**SOURCE TEXT**
╔══

So it was considered a brave policy brief to publish in Washington.

Act 2: Comfort

However the Republican Study Committee policy brief was a hit, with all the wrong people.

While there had always been a vaguely defined community of people that supported "internet freedom" it was not until the introduction of the Stop Online Piracy Act (SOPA) that a politically coherent and surprisingly robust coalition arose that was strong enough to shutdown congressional legislation. The coalition was both too large to ignore (Google) and too small to target for destruction ?(social media users). In other words a waking nightmare for Hollywood's lobbyists in Washington whose standard playbook of fear and greed was useless - too many to bribe or terrorize into compliance.

SOPA crashed and burned sending a smoke signal to all the Copyright Trolls skulking around Washington - back off. So back into the darkness they went to lick their wounds and bide their time.

The Anti-SOPA coalition, or at least what remained of it, jumped on the RSC policy brief. It was heralded as a sane reform agenda by the tech press. Believing it was a genuine party line shift some even moved on to question the political motives of the brief.

But within a mere 24 hours later... Poof! The Republican Study Committee's Policy Brief was gone, citing inadequate review before publication despite the briefing being released and promoted through normal channels.

The tech press was skeptical:

The idea that this was published "without adequate review" is silly. Stuff doesn't just randomly appear on the RSC website. Anything being posted there has gone through the same full review process. What happened, instead, was that the entertainment industry's lobbyists went crazy, and some in the GOP folded.

╚══

**INFORMATION SUPPLIED**
╔══

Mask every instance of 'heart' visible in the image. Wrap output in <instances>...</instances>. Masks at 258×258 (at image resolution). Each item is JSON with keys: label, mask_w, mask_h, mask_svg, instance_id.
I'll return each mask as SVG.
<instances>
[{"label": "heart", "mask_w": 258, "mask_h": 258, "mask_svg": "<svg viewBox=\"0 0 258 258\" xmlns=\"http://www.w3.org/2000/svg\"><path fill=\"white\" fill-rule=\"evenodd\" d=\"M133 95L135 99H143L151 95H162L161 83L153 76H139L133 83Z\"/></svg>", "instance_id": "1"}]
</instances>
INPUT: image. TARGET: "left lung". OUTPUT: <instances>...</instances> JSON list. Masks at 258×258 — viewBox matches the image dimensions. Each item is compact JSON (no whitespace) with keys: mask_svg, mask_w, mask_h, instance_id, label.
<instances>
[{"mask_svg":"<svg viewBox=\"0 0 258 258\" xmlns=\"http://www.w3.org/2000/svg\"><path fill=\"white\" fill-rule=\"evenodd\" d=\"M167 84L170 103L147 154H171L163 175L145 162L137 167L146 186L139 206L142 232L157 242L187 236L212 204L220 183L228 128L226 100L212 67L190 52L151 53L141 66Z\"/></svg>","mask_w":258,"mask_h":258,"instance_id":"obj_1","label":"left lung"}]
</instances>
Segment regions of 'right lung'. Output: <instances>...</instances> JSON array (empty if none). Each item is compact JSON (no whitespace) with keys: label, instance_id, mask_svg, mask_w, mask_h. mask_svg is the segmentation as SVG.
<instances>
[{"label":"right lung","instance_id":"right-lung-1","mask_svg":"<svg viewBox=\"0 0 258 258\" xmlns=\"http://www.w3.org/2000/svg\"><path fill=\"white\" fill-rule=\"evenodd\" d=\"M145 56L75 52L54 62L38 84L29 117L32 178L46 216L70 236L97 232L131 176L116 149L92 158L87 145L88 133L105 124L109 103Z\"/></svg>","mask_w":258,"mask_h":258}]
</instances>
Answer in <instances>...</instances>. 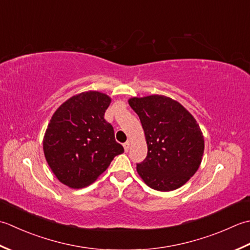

╚══

**EXERCISE INSTRUCTIONS**
- 1) In the passage about the Republican Study Committee's copyright policy brief, what reason was given for taking the brief down?
- 2) Shorten the paragraph that begins "While there had always been a vaguely defined community" in the passage about the copyright policy brief, keeping its main facts.
- 3) Continue the passage about the copyright policy brief from its last sentence.

**OUTPUTS IN ORDER**
- 1) Inadequate review before publication.

- 2) The Stop Online Piracy Act (SOPA) brought together a coherent, robust "internet freedom" coalition strong enough to stop congressional legislation. It was too large to ignore (Google) and too small to target (social media users), so Hollywood's lobbyists could neither bribe nor intimidate it.

- 3)
Ars Technica spoke with some insiders who provided more background:
"The RSC issues a lot of memos," a source with knowledge of the RSC's operations told Ars. "They're a small shop" with a lot of issues on their plate. Our source didn't think the memo reflected a sea change in the views of Republican members of Congress. But he said the fact Khanna was able to get his memo through the RSC's vetting process suggested there was sympathy for his views at least within the RSC staff.

The source told us content industry lobbyists exerted pressure on RSC leadership to repudiate the memo.

But unlike most of recorded history, farce would precede tragedy.
Act 3: Joy

We are a merry crowd which is, by chance, on a desert island:

The Republican Study Committee, a caucus of Republicans in the House of Representatives, has told staffer Derek Khanna that he will be out of a job when Congress re-convenes in January. The incoming chairman of the RSC, Steve Scalise (R-LA) was approached by several Republican members of Congress who were upset about a memo Khanna wrote advocating reform of copyright law. They asked that Khanna not be retained, and Scalise agreed to their request.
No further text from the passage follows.